Material:

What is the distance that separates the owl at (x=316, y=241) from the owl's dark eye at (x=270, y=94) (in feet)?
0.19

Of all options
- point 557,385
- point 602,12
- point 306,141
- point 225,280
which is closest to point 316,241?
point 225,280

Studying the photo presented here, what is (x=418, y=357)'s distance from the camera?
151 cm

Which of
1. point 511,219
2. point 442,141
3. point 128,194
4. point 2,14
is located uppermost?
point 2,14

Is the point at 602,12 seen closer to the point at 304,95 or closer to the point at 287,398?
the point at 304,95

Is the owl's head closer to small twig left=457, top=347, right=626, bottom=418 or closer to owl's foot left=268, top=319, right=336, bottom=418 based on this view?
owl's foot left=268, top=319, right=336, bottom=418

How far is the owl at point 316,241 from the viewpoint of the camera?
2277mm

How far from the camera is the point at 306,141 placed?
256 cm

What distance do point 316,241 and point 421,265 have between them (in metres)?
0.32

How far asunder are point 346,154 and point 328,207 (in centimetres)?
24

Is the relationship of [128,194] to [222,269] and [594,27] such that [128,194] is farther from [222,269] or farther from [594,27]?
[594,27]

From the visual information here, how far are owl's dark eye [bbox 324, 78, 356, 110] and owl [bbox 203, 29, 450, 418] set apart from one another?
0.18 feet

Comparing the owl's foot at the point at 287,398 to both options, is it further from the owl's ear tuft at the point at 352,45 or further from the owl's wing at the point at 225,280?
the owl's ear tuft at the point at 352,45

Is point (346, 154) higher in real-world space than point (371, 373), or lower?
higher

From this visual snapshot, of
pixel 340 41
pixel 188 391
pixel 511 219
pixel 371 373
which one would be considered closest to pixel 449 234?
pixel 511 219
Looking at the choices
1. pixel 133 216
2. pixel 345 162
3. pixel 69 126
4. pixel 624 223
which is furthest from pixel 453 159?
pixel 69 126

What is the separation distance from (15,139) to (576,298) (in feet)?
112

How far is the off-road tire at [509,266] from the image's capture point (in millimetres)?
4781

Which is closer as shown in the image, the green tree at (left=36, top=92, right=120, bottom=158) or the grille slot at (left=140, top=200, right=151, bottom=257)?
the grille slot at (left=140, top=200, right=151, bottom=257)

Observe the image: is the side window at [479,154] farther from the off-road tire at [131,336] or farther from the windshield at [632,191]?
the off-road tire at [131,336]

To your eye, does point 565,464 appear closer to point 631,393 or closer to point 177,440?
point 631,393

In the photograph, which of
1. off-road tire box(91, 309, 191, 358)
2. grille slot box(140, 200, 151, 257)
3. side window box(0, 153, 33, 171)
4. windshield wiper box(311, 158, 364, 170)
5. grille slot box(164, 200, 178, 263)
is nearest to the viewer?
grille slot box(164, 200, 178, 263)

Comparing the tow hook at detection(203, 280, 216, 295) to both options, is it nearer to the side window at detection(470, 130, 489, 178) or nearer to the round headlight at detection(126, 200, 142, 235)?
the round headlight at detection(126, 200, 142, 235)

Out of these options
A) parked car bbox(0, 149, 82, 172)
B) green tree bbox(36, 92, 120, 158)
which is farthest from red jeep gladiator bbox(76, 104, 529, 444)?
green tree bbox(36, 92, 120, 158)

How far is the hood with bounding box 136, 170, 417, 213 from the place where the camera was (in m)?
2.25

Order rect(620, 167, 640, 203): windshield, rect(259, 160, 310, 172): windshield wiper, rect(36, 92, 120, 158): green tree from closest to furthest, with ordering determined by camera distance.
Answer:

Exercise directions: Change every "side window" to "rear window" in the entries from the line with "Observe the image: is" through the end of the entries, and give those lines again with nothing else altered.

Result below:
Observe the image: is the rear window at [479,154] farther from the off-road tire at [131,336] or farther from the windshield at [632,191]?
the off-road tire at [131,336]

To your eye, does point 565,464 appear closer to point 631,393 or closer to point 177,440?
point 631,393

In the photograph, which of
1. off-road tire box(91, 309, 191, 358)
2. grille slot box(140, 200, 151, 257)
3. rear window box(0, 153, 33, 171)
4. windshield wiper box(311, 158, 364, 170)
5. grille slot box(164, 200, 178, 263)
is nearest to the viewer?
grille slot box(164, 200, 178, 263)

Comparing the tow hook at detection(203, 280, 216, 295) to both options, is it nearer to the rear window at detection(470, 130, 489, 178) or nearer to the round headlight at detection(126, 200, 142, 235)?
the round headlight at detection(126, 200, 142, 235)

Out of these options
A) parked car bbox(0, 149, 82, 172)
B) green tree bbox(36, 92, 120, 158)
which is farthest from red jeep gladiator bbox(76, 104, 529, 444)?
green tree bbox(36, 92, 120, 158)

How far is the hood with bounding box 136, 170, 417, 213 from the place where the camera was (in m)?
2.25

Order rect(620, 167, 640, 203): windshield, rect(259, 160, 310, 172): windshield wiper, rect(36, 92, 120, 158): green tree from closest to furthest, with ordering determined by camera distance.
Answer:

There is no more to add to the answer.